Saved data entries
┌──

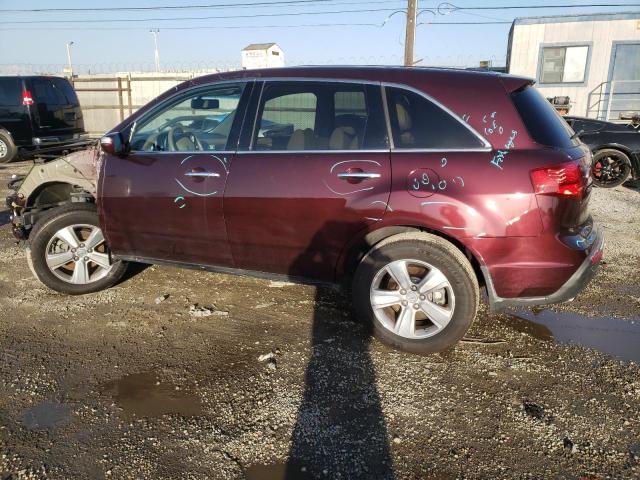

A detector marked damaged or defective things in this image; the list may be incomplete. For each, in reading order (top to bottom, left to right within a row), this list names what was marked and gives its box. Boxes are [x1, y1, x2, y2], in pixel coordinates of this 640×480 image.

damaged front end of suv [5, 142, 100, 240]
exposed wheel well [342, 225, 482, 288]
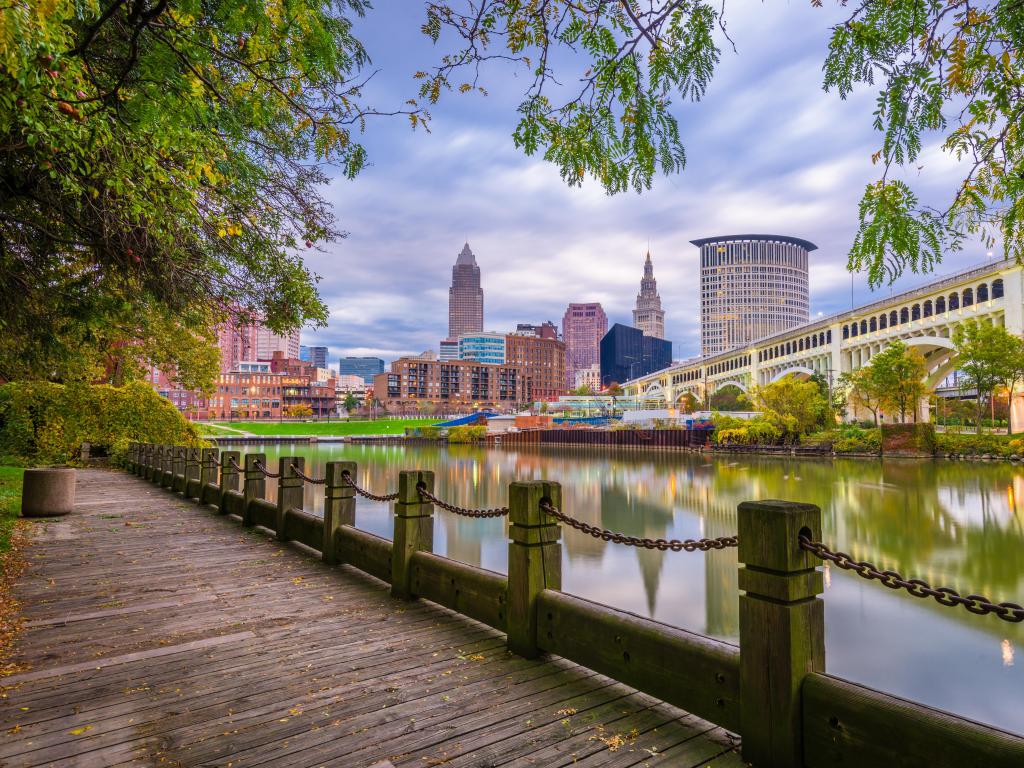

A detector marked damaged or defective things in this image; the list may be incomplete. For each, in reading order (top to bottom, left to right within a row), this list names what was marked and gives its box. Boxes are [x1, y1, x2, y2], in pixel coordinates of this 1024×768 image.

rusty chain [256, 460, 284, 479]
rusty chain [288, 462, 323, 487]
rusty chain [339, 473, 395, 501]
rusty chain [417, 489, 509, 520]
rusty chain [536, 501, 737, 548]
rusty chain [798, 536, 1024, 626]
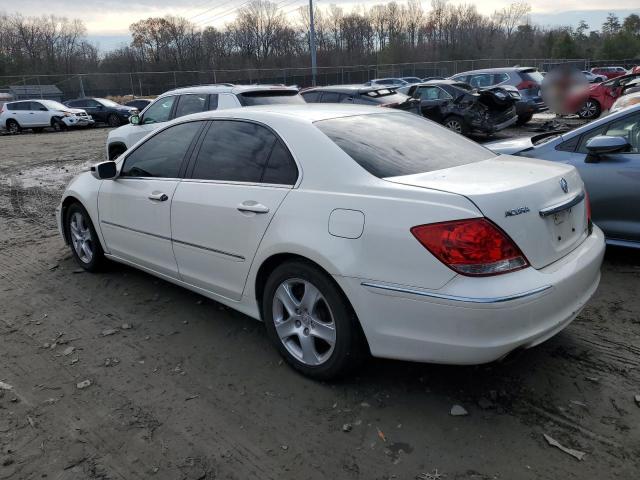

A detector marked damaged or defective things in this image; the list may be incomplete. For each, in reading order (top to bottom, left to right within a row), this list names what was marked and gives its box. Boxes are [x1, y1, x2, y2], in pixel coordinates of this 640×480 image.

└──

▶ **Required action**: With the images excluded, reproduce the data above precisely as written.

▶ **Output of the exercise**:
A detector marked damaged or defective things in this image; the list may be incomplete. For each, in reading order (top to bottom, left to right within a row), this list names what was marked and gives its box. Boxes are [x1, y1, x2, y2], in pixel coordinates of this 640×480 image.

damaged front end of suv [5, 142, 100, 240]
exposed wheel well [342, 225, 482, 288]

A detector marked damaged or defective things in this image; the list may be incomplete. For each, in reading order (top to bottom, left to right within a row), this list names what was marked and gives its box. Boxes are [x1, y1, x2, y2], in pixel coordinates of this 1024×768 image.

rusty chain [256, 460, 284, 479]
rusty chain [288, 462, 323, 487]
rusty chain [339, 473, 395, 501]
rusty chain [417, 489, 509, 520]
rusty chain [536, 501, 737, 548]
rusty chain [798, 536, 1024, 626]

A detector marked damaged or defective things in this image; the list may be incomplete. For each, in reading order (top to bottom, left to right within a row), this list names what was marked and gives its box. Boxes are [x1, y1, x2, y2], in pixel coordinates of this 640×480 image.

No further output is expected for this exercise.